One more step in the selling of a boat. We had the survey of the boat on Friday. One comment heard was that the engine room is a disaster. The engine room is 38 years old. The wiring is not done the way the industry does it today. It has been rewired when we bought the boat. New tinned marine wire was put in through out the boat. Through the years new equipment has been added with its wiring. That included AC units and there pumps, an electric head with it’s pump, a large generator with its wiring harness, cooling hoses and exhaust system. A multi function display with a wiring harness that covers the equipment we have plus the wiring for several other items that we do not have. The MFD was one of the latter items installed and has close to a hundred wires that just drop into the back of the rest of the wiring. Looks terrible. I also installed a small bus to handle the AIS as we want it plus wires to change it to other functions that can be done with the radios, but not while using the AIS. More wires with no place to go. It is a mess.

There was also a comment about the hoses running around. Most of the hose is very stiff and hard to make turns. There is also the hoses coming in from the cockpit shower and their hanging in the engine room. It is a mess.

There is also a bilge pump, and the fresh water pump in one area. They are set on a shelf that one has to climb over the generator or crawl under the water heater to get too. The new pumps are larger then what was around in 1979. They also have hoses and strainers. This is also where the water for the water tanks come into the boat and gets distributed. Originally there was copper tubing for water lines. They were old, corroded and leaked. I tried PVC, but that was a bad idea I will not trouble you with, so there is more hoses.

Dataset excerpt —
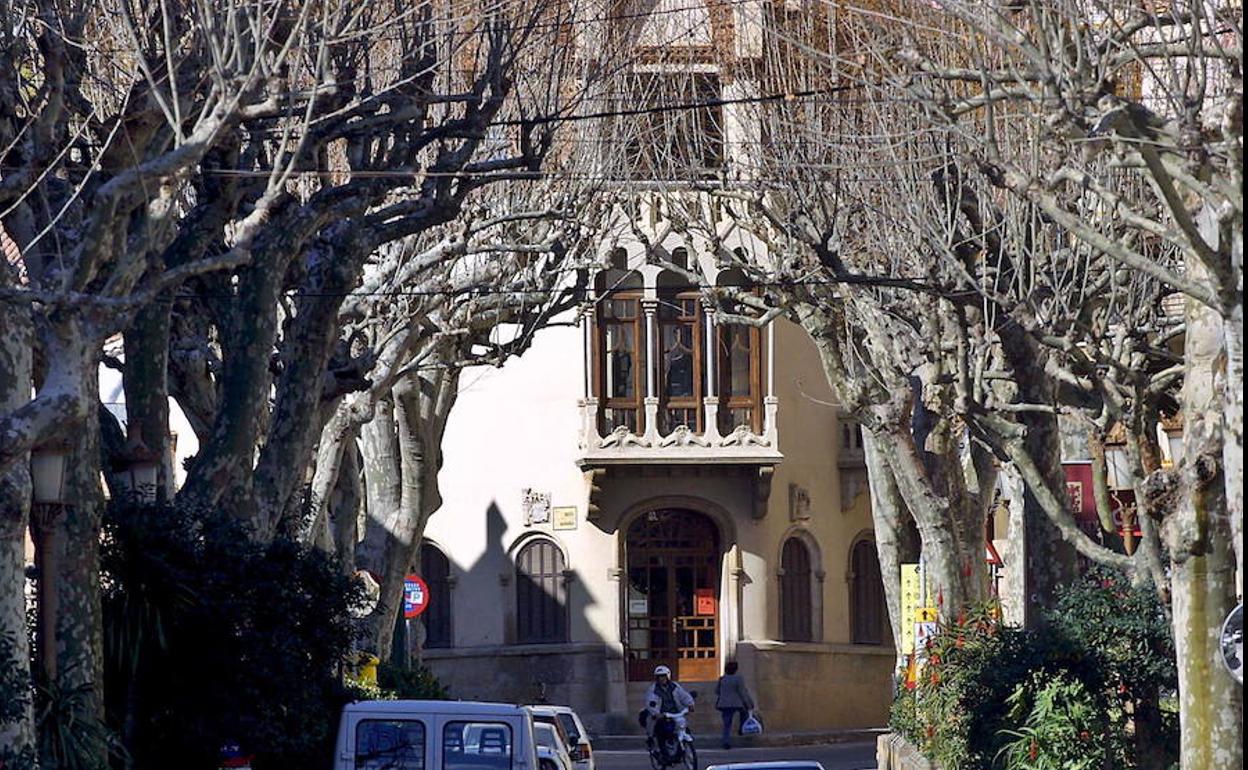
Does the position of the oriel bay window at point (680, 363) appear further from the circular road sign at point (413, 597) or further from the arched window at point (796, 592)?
the circular road sign at point (413, 597)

Requirements —
**A)** In the post about selling the boat, roughly how many wires does the multi function display have?
**B)** Carry on the post about the boat's engine room from its last sentence.

Responses to the tasks —
**A)** Close to a hundred.

**B)**
Did I mention the heavy duty diesel starting battery and the 4 golf cart batteries that make up one group of house batteries. It is a stand up engine room. That is if your no more then 5’-8” and stand in one place. You can turn 360 degrees, but you can not take a step. Most of the work is done while kneeling on a cushion. Cramps!

This whole disaster works very well. Has survived a “almost” knockdown. That is when the boat gets laid on its side. We did 45 degrees once. That was enough for this old man.

What happens now is the surveyor writes his report for the buyer. He then has 3 days to make a decision to continue and buy the boat, quit the deal or renegotiate. I understand he got the report sometime today. We should here something Thursday. If the deal goes forward, one way or the other, we would close on or before March 6th.

Is that all?  Nooo. The surveyor was here from 8:30 till 4 pm. The boat is only 46 feet long and 12.5 feet wide. After the engine room there is not that much more to see. But they do look at everything. Yes he is making notes all the way. The boat is also lifted out of the water and he checks the hull for soft spots, checks all the through hulls, bearings and rudder. Then back into the water for a test sail.

What will be will be.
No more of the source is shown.